**TASK:** Reproduce the text of every entry below word for word, leaving out the pictures.

┄┄┄┄┄┄

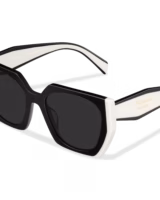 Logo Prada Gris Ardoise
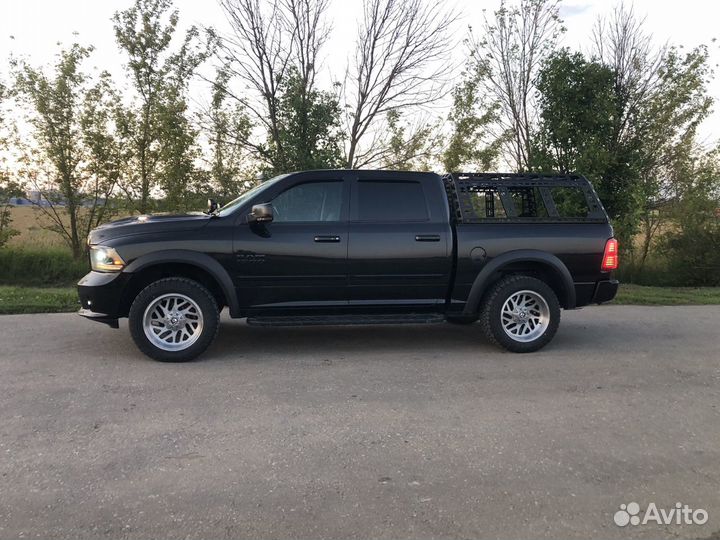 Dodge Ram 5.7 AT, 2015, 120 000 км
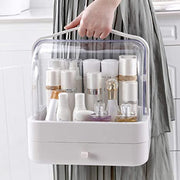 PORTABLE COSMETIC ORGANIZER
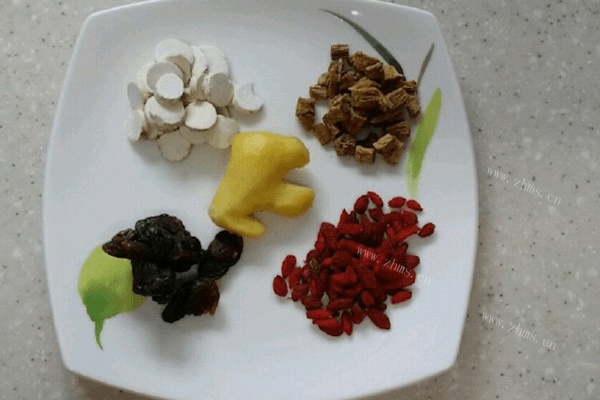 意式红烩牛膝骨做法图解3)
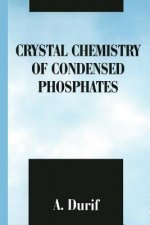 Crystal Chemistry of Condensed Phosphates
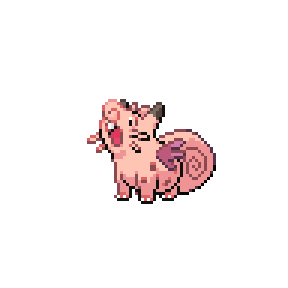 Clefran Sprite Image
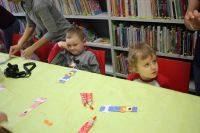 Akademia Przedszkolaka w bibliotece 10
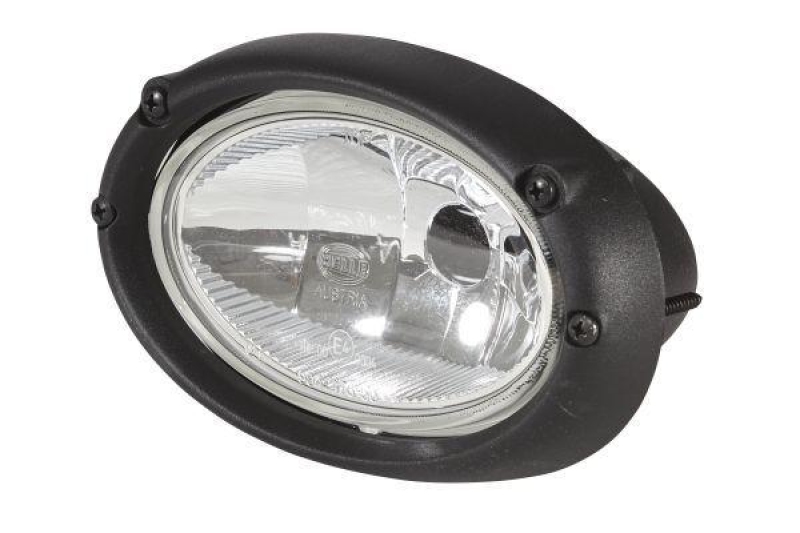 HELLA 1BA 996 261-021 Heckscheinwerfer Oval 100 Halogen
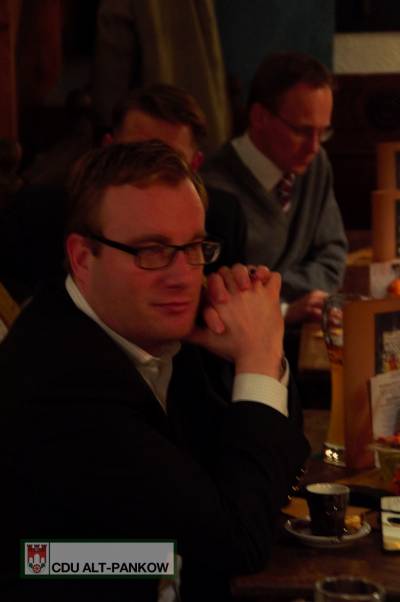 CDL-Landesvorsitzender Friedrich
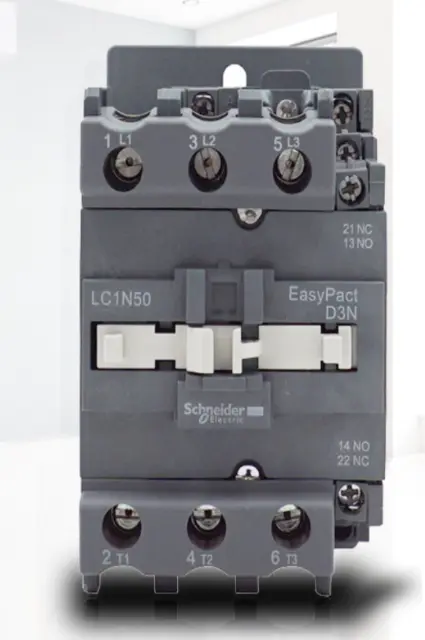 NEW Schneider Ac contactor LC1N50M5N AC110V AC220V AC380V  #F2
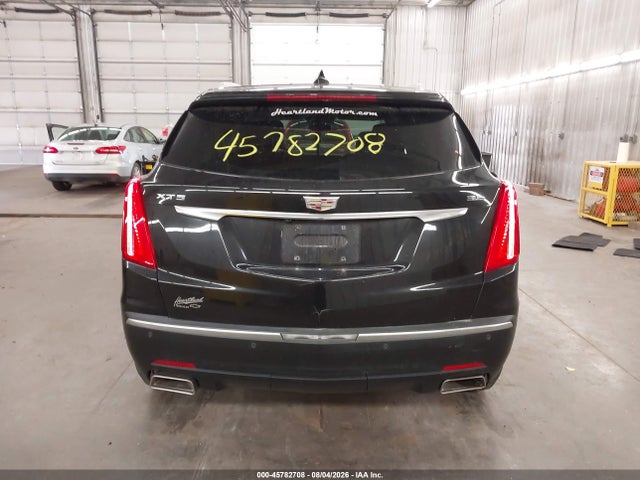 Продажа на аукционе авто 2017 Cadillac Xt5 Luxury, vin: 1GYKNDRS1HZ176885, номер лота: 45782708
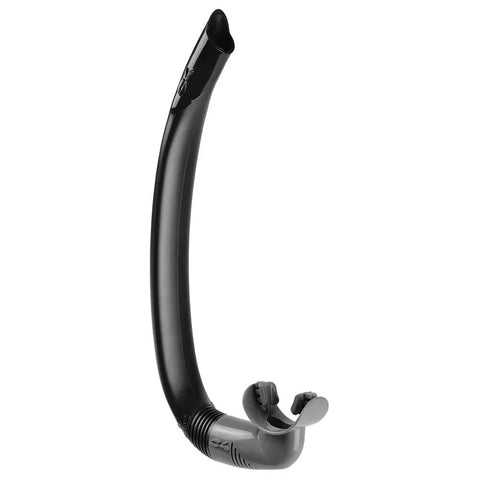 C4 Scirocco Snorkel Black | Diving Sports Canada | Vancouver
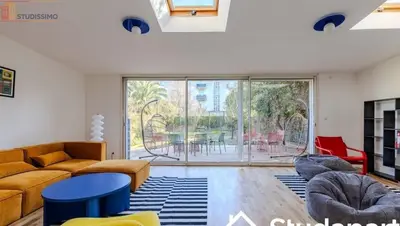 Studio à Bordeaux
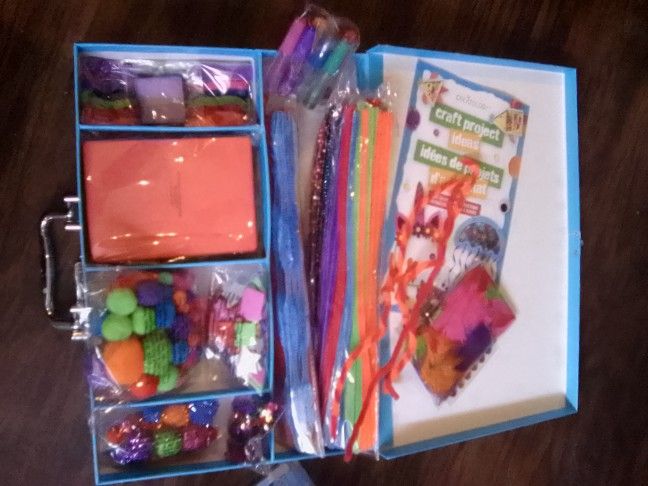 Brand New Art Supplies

┄┄┄┄┄┄

**REPLY:**
 Logo Prada Gris Ardoise
 Dodge Ram 5.7 AT, 2015, 120 000 км
 PORTABLE COSMETIC ORGANIZER
 意式红烩牛膝骨做法图解3)
 Crystal Chemistry of Condensed Phosphates
 Clefran Sprite Image
 Akademia Przedszkolaka w bibliotece 10
 HELLA 1BA 996 261-021 Heckscheinwerfer Oval 100 Halogen
 CDL-Landesvorsitzender Friedrich
 NEW Schneider Ac contactor LC1N50M5N AC110V AC220V AC380V  #F2
 Продажа на аукционе авто 2017 Cadillac Xt5 Luxury, vin: 1GYKNDRS1HZ176885, номер лота: 45782708
 C4 Scirocco Snorkel Black | Diving Sports Canada | Vancouver
 Studio à Bordeaux
 Brand New Art Supplies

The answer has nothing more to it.